Chemistry Faculty of Engineering & Science

The conventional image of a chemist – the white-coated professional developing drugs to fight illness and disease – is a stereotypical one. The modern chemist works in a broad range of industries, developing new materials that respond to a range of modern problems.

For example, chemists are continually developing new, longer lasting batteries that enable your MP3 player or mobile phone to last longer before recharging. They are working on making renewable fuels, such as solar cells, more efficient and less expensive; and they’re developing new ways of removing the dangers of pollutants present in water and soil samples to combat pollution and ensure high quality drinking water.
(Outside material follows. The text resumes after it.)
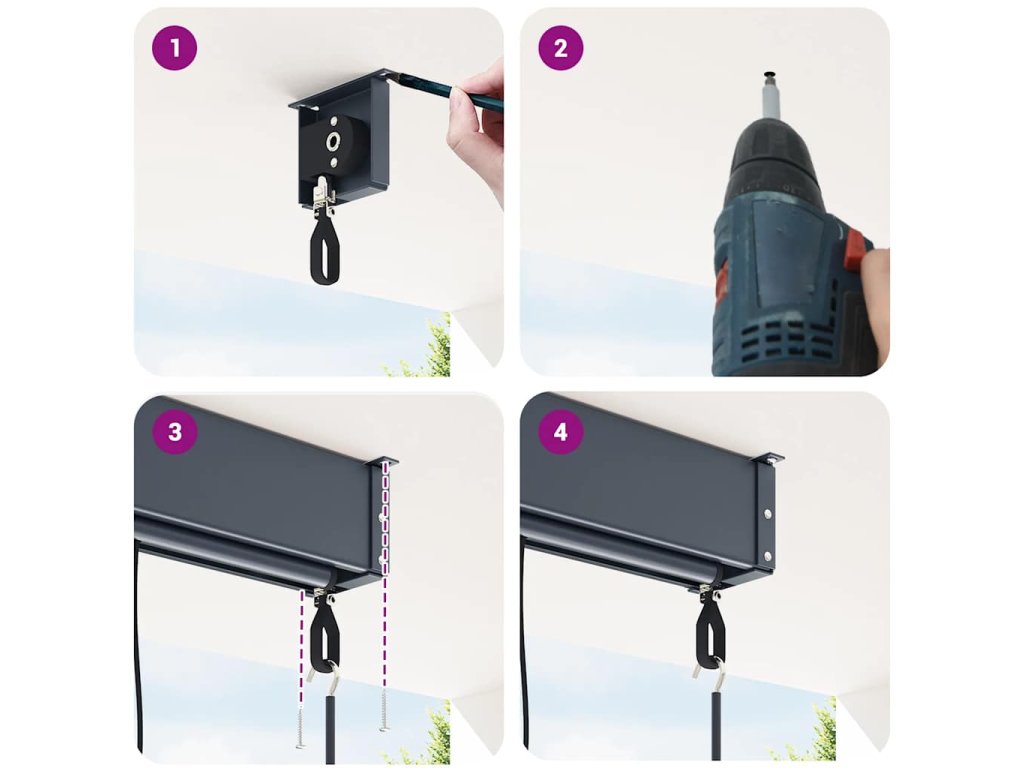 1

2

3

4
So, while a chemistry graduate can work in research and development laboratories in the pharmaceutical, biochemical or materials science sectors, their scientific approaches and analytical skills are also easily applied to, and sought after by, many other industries. For example, chemistry graduates find roles in the financial and legal sectors – many graduates becoming patent analysts and patent lawyers.

Chemists’ analytical skills are also in demand in the scientific and technical publishing industries, and in analytical laboratories in the pharmaceutical or formulation, water quality or environmental industries.

A chemistry graduate will also benefit from having learnt a scientific approach to problem solving and will be numerate and able to analyse and handle data. This is what makes chemistry graduates so attractive to “non-scientific” employers. Indeed, within recent history, leaders of the governments of the UK, Germany and Israel have all been chemists!